Kisah ini tentang dua anak manusia yang dipertemukan oleh takdir. Takdir yang tidak biasa. Jangan kau pikir ini kisah romantis dua sejoli. Kau salah. Lebih baik kau segera pergi dari cerita ini dan mencari cerita lain yang lebih bermutu (dengan filter ber-genre romance tentunya).
Oke.
Jadi kau masih ingin melanjutkan? Baiklah.
Dua tokoh utama kita ini bertetangga. Yang satu, Uzumaki Naruto, memiliki kepribadian biasa. Anak SMA urakan yang bahkan tidak bisa membedakan mana lobak mana ubi, hanya tertarik dengan cita-citanya menjadi seorang mentalist profesional.

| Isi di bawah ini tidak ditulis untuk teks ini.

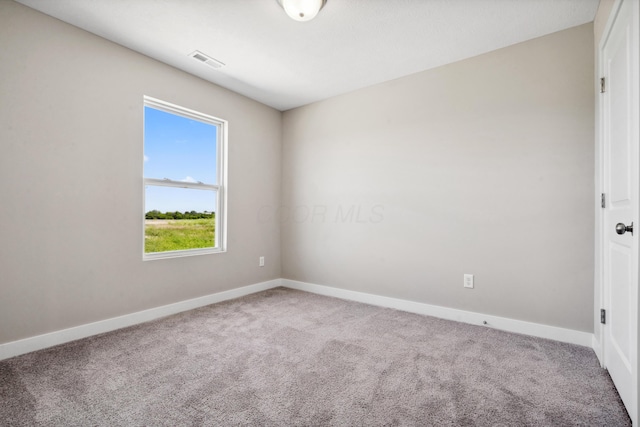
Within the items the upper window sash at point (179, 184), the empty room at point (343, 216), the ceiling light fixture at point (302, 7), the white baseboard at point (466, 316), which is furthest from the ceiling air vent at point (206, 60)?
the white baseboard at point (466, 316)

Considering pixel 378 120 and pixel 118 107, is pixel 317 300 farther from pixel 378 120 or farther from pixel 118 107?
pixel 118 107

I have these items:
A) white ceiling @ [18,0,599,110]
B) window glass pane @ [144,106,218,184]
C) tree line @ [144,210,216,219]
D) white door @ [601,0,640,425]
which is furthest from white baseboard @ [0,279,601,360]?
white ceiling @ [18,0,599,110]

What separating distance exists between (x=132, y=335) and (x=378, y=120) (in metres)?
3.18

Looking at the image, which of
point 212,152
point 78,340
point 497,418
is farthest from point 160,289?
point 497,418

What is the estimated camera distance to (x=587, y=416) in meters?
1.49

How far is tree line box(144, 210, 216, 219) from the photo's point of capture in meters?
2.98

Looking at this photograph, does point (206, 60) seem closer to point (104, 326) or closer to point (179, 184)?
point (179, 184)

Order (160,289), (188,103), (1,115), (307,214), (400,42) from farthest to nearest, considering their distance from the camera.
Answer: (307,214)
(188,103)
(160,289)
(400,42)
(1,115)

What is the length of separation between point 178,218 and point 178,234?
0.17m

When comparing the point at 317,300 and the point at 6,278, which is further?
the point at 317,300

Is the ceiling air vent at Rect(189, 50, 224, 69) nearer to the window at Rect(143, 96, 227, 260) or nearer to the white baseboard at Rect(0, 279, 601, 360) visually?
the window at Rect(143, 96, 227, 260)

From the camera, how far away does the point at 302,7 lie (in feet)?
6.81

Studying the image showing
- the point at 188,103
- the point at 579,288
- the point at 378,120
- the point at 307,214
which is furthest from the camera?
the point at 307,214

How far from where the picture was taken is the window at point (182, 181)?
9.78ft
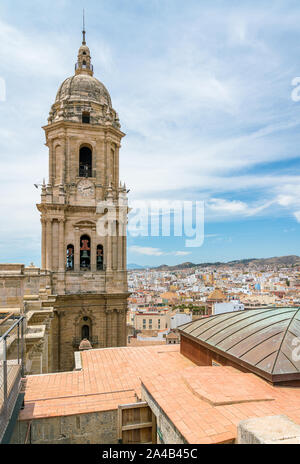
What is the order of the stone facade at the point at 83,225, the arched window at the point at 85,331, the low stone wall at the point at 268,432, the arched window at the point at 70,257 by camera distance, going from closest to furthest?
the low stone wall at the point at 268,432 < the stone facade at the point at 83,225 < the arched window at the point at 85,331 < the arched window at the point at 70,257

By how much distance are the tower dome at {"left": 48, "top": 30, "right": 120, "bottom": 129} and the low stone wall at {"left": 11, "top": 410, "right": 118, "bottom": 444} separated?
801 inches

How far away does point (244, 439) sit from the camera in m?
4.93

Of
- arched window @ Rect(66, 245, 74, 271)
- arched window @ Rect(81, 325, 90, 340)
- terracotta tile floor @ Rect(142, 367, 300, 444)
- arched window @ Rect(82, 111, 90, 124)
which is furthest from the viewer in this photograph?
arched window @ Rect(82, 111, 90, 124)

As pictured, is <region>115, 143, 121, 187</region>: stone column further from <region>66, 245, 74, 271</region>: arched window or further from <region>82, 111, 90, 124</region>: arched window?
<region>66, 245, 74, 271</region>: arched window

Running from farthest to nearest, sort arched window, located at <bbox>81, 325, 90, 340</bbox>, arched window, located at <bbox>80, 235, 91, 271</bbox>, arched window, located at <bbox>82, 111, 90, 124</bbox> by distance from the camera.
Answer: arched window, located at <bbox>82, 111, 90, 124</bbox>, arched window, located at <bbox>80, 235, 91, 271</bbox>, arched window, located at <bbox>81, 325, 90, 340</bbox>

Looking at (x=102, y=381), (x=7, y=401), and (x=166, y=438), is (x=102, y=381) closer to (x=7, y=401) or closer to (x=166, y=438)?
(x=166, y=438)

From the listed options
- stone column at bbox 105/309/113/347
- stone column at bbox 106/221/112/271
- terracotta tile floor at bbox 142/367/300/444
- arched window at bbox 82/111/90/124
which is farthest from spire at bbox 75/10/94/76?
terracotta tile floor at bbox 142/367/300/444

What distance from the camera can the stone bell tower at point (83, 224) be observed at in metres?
22.3

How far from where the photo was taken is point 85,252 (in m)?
23.8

Yang satunya lagi, tokoh utama wanita kita, Hyuuga Hinata, seorang wanita gila, yang cukup gila untuk menikahi aspal di depan rumahnya. Di sini Hinata memang tampak tidak menarik, ya? Dengan deskripsi minim, bagaimana pula ia bisa menjadi tokoh utama wanita? Yah, kita lihat saja nanti. Segera klik back dari fiksi ini jika kau membenci Hinata. Silakan.

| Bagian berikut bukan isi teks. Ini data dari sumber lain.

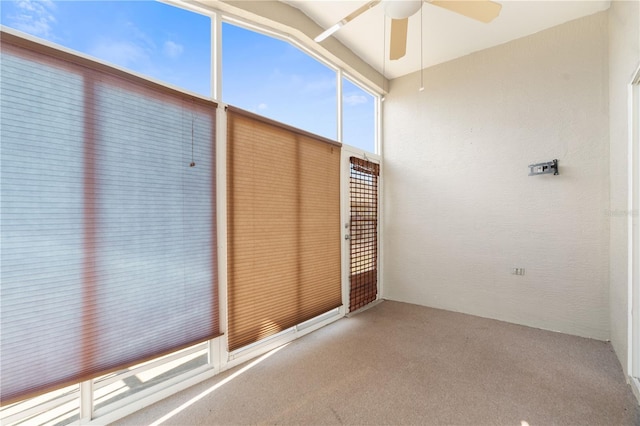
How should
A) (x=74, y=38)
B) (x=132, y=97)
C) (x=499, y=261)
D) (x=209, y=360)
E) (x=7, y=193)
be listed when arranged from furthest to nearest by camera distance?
(x=499, y=261) < (x=209, y=360) < (x=132, y=97) < (x=74, y=38) < (x=7, y=193)

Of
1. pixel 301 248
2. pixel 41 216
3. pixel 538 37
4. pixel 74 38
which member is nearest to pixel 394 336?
pixel 301 248

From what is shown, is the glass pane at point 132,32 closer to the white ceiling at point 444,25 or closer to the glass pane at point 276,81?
the glass pane at point 276,81

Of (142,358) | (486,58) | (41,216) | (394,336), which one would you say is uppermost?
(486,58)

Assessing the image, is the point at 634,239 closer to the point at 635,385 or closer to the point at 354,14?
the point at 635,385

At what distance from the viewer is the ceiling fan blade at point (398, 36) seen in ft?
7.55

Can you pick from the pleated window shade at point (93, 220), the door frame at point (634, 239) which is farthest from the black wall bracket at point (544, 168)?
the pleated window shade at point (93, 220)

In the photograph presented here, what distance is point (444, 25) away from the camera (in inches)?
121

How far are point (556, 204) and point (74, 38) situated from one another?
14.7ft

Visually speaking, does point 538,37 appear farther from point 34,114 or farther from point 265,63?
point 34,114

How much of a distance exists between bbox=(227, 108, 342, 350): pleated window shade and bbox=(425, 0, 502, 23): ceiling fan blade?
1646mm

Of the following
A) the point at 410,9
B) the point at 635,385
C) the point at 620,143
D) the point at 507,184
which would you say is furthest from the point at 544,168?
the point at 410,9

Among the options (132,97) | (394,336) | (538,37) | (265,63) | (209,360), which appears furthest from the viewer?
(538,37)

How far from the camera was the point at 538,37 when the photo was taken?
3.21 meters

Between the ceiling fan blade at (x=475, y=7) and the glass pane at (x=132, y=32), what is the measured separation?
1.92m
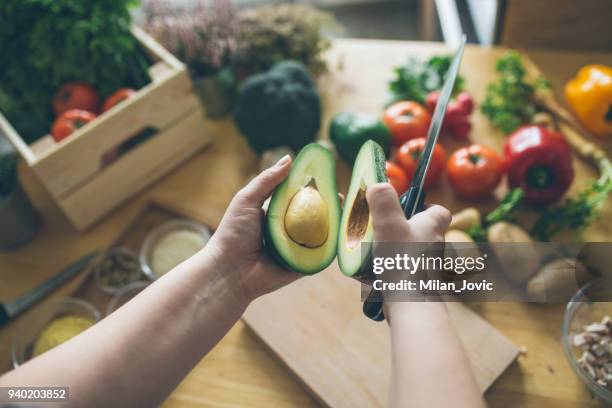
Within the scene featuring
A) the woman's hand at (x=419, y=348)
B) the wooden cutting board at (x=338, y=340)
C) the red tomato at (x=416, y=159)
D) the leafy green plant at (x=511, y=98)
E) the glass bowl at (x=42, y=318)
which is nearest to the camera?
the woman's hand at (x=419, y=348)

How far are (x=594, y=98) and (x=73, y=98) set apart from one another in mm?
1150

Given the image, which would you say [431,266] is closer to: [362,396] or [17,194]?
[362,396]

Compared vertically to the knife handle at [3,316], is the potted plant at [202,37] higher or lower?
higher

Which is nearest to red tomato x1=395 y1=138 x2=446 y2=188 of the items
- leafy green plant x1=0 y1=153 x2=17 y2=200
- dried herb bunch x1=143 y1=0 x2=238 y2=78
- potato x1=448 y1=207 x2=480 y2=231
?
potato x1=448 y1=207 x2=480 y2=231

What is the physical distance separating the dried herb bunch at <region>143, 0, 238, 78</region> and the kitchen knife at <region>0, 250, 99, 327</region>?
1.66 feet

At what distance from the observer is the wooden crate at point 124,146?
0.96 metres

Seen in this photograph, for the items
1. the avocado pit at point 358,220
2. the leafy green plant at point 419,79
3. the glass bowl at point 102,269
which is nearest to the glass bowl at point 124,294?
the glass bowl at point 102,269

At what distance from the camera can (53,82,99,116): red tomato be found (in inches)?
42.9

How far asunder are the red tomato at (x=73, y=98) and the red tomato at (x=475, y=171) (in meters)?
0.82

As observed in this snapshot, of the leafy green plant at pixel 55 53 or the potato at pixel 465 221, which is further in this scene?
the leafy green plant at pixel 55 53

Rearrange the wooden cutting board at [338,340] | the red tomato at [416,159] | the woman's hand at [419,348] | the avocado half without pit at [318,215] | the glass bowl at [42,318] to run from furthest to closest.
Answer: the red tomato at [416,159] → the glass bowl at [42,318] → the wooden cutting board at [338,340] → the avocado half without pit at [318,215] → the woman's hand at [419,348]

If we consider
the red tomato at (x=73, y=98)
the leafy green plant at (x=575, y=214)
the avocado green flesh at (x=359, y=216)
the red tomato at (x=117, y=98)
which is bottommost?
the leafy green plant at (x=575, y=214)

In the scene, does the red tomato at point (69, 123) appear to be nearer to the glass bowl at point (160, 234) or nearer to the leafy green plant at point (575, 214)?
the glass bowl at point (160, 234)

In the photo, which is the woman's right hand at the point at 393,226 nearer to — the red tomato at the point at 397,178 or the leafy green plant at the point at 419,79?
the red tomato at the point at 397,178
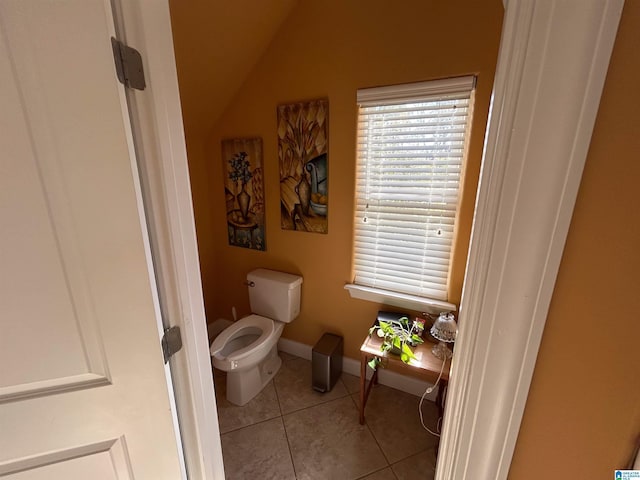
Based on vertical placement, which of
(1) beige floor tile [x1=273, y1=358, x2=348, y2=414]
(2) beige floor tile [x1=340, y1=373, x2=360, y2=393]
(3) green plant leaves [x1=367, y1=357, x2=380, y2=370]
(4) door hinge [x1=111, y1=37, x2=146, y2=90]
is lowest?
(1) beige floor tile [x1=273, y1=358, x2=348, y2=414]

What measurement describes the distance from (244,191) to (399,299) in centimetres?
140

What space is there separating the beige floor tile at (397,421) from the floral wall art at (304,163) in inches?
48.6

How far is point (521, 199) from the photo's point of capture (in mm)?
436

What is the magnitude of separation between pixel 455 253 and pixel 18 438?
1739 millimetres

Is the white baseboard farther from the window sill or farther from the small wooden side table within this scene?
the window sill

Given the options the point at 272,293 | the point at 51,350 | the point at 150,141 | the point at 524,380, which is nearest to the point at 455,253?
the point at 524,380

Oh. Kau tak benci Hinata? Tapi tentunya kau pasti benci cewek freak, kan? Klik back sana!
Ah, sudahlah. Kau ini.
Selain dua tokoh utama, cerita ini juga memiliki dua tokoh pendukung (bukan makna yang sebenarnya) yang berguna untuk memisahkan hubungan Naruto dan Hinata (yah, walaupun aspal sudah hampir memisahkan mereka).
Uchiha Sasuke, seorang psikolog gadungan keluarga Hyuuga yang tahu bahwa menarik sekali memiliki pasien cantik untuk disembuhkan. Yang terakhir, ada Haruno Sakura, seorang supermodel di usianya yang masih belia, baik hati, pintar, dan memiliki segudang prestasi. Di sini, Sakura terlihat sangat Mary-Sue, memang begitulah seharusnya tokoh pendukung itu.
Jika kau nge-fans dengan Sakura, kusarankan tetap membaca. Jika tidak, yah, tak ada salahnya lanjut membaca, kan. Hehe.
Masih banyak tokoh lain yang ingin pengarang sampaikan, namun melihat pembaca sudah bosan membaca sampai detik ini dan mengira ini adalah Author's Note (padahal memang iya), maka dengan senang hati, cerita ini pengarang mulai.
Oh ya, sebelumnya, pengarang ingin mengajukan sebuah pertanyaan penting untuk pembaca. Tolong dijawab dengan sungguh-sungguh.
"Apakah menikahi aspal adalah sebuah kejahatan?"
.
.
Naruto © Masashi Kishimoto
Seorang Gadis yang Menikahi Aspal
by Raja Kadal
.
Genre: Parody and Crime
.
.
Bangun di pagi hari sangat menyenangkan, bukan?
Setidaknya kau masih memiliki nyawa di hari ini. Belum mati. Hidup dengan segala nyawa yang kau miliki. Kau masih bisa menjalani aktivitas sehari-hari, bersekolah, kuliah—bahkan kalau sedang luang, kau bisa mampir dan membaca fiksi di situs fanfiction. Itulah secuil kegiatan jika kita—hidup.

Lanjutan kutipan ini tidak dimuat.